Items listed in a dataset
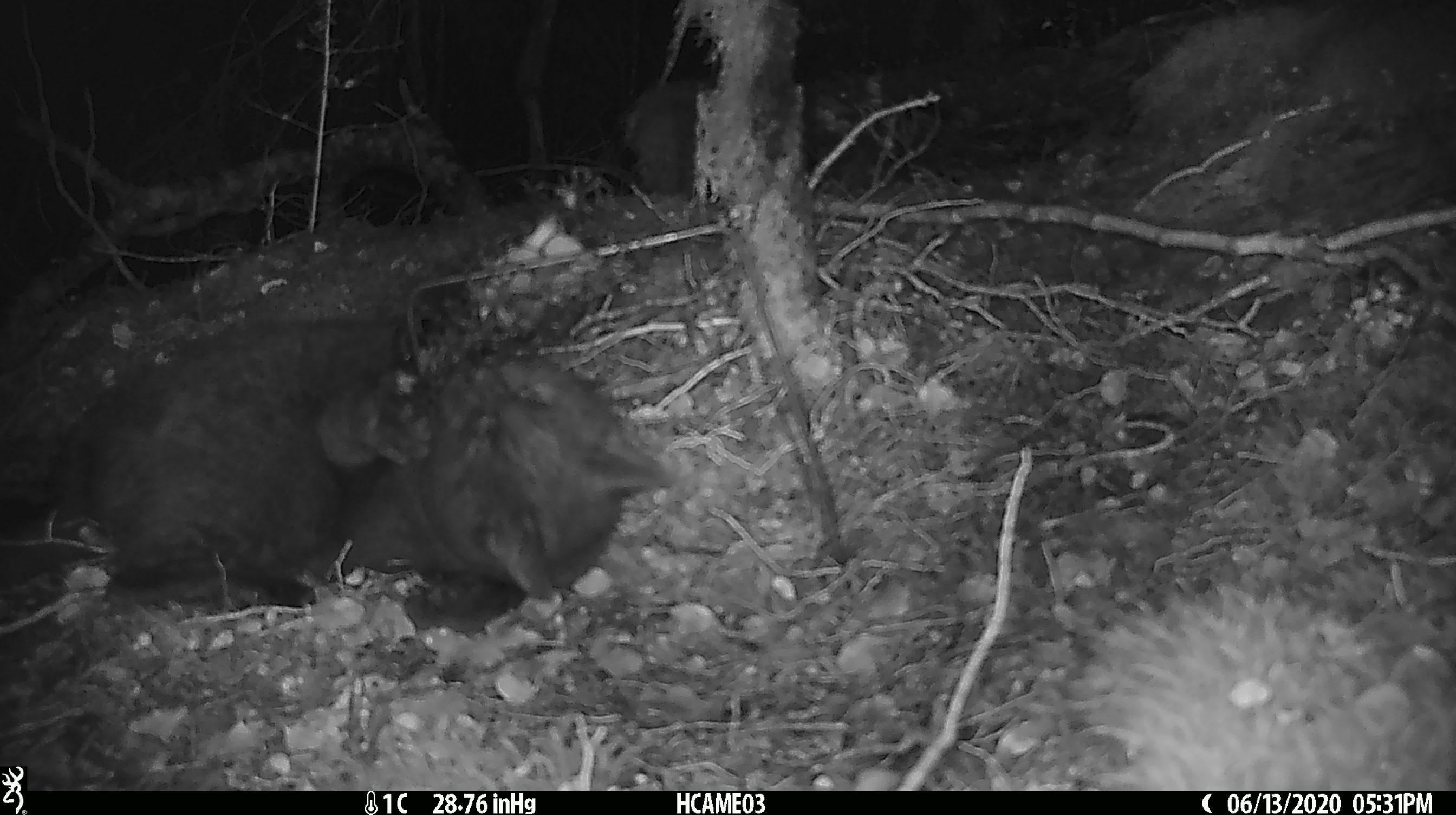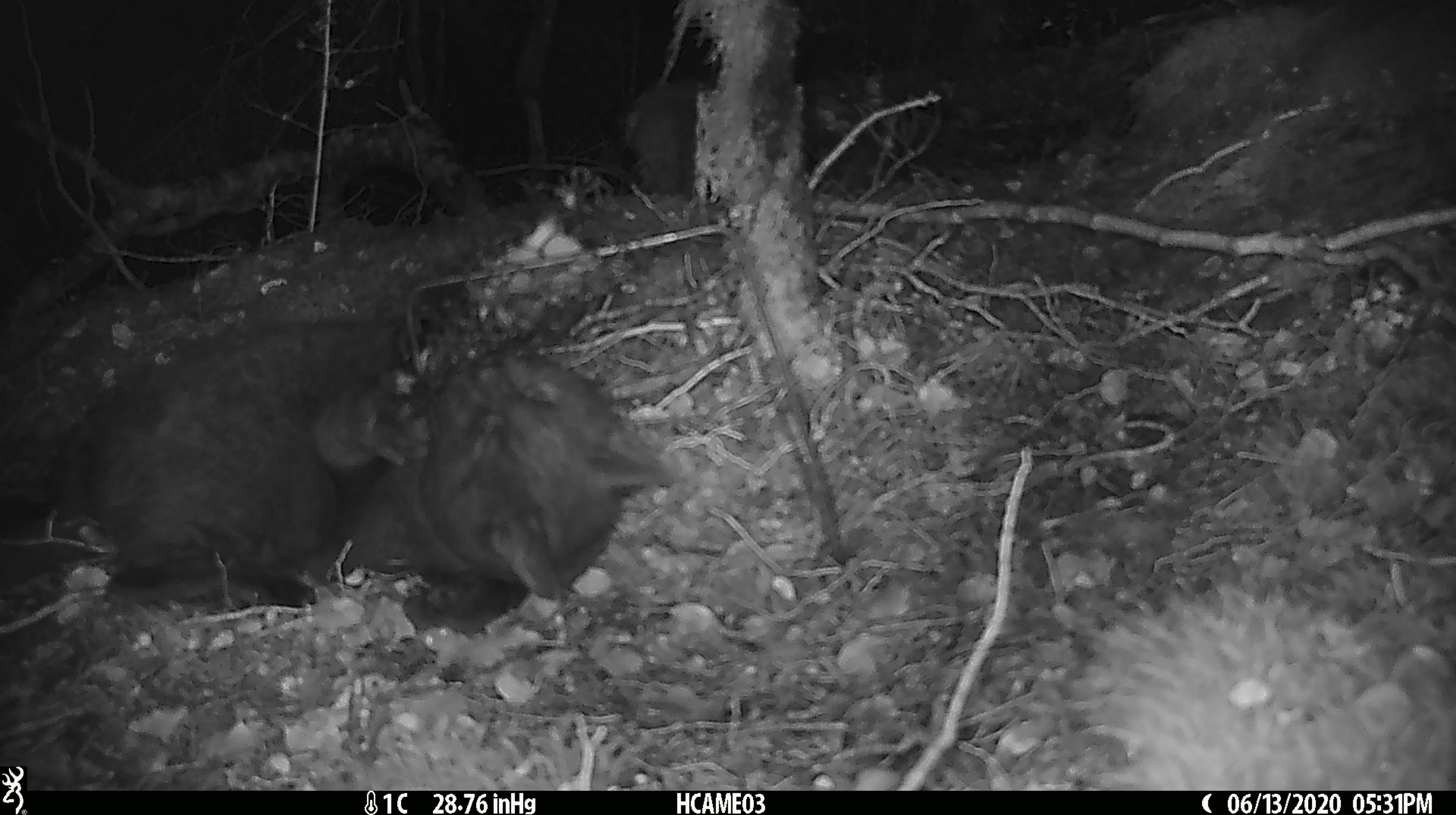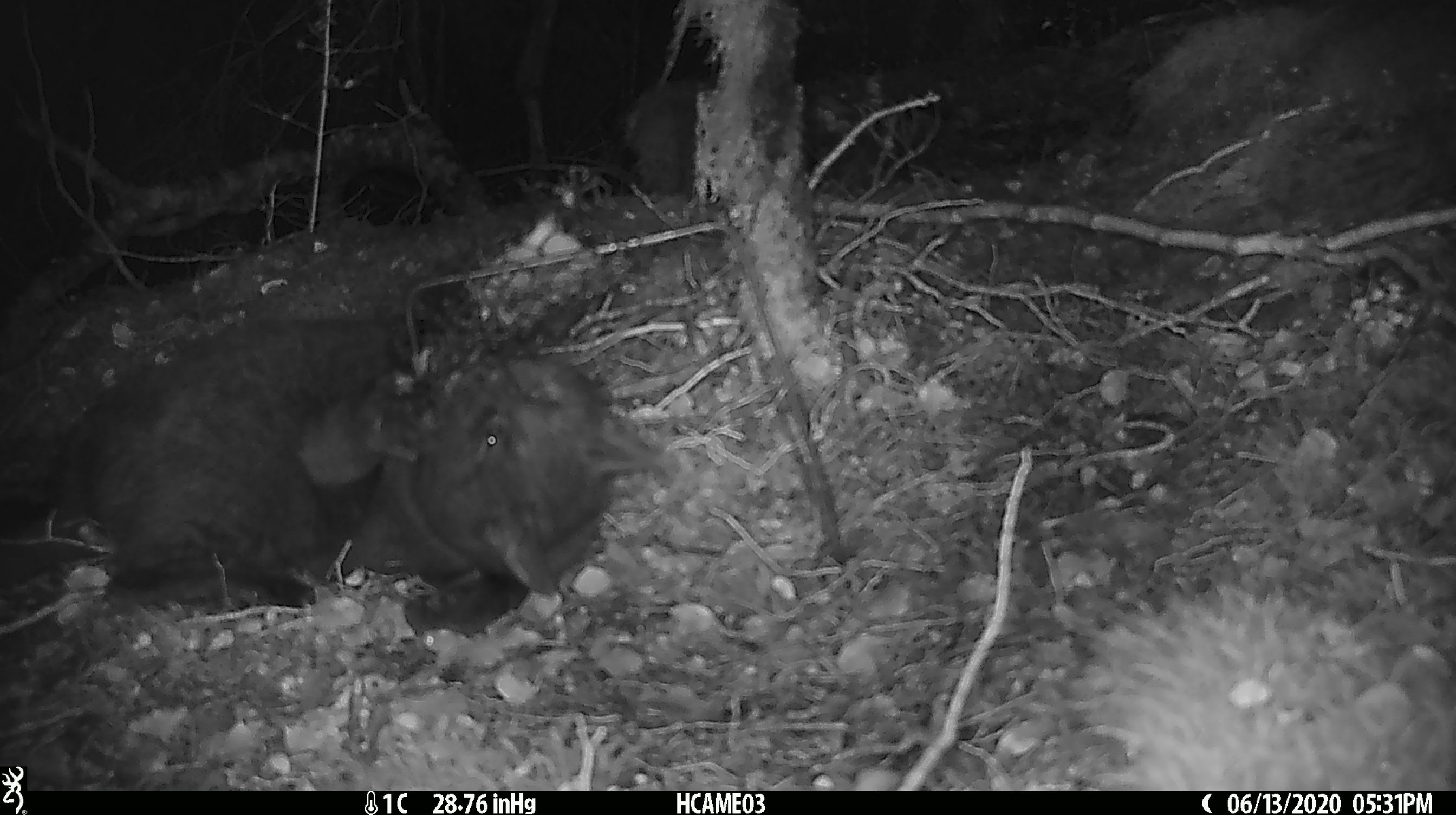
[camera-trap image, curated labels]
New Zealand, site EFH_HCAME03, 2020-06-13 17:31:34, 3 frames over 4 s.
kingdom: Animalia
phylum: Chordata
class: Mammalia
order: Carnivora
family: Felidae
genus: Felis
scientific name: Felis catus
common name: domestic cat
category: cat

→ **Work to complete**
Word-for-word repeat, images excluded: return all the data.

→ **Expected answer**
[camera-trap image, curated labels]
New Zealand, site EFH_HCAME03, 2020-06-13 17:31:34, 3 frames over 4 s.
kingdom: Animalia
phylum: Chordata
class: Mammalia
order: Carnivora
family: Felidae
genus: Felis
scientific name: Felis catus
common name: domestic cat
category: cat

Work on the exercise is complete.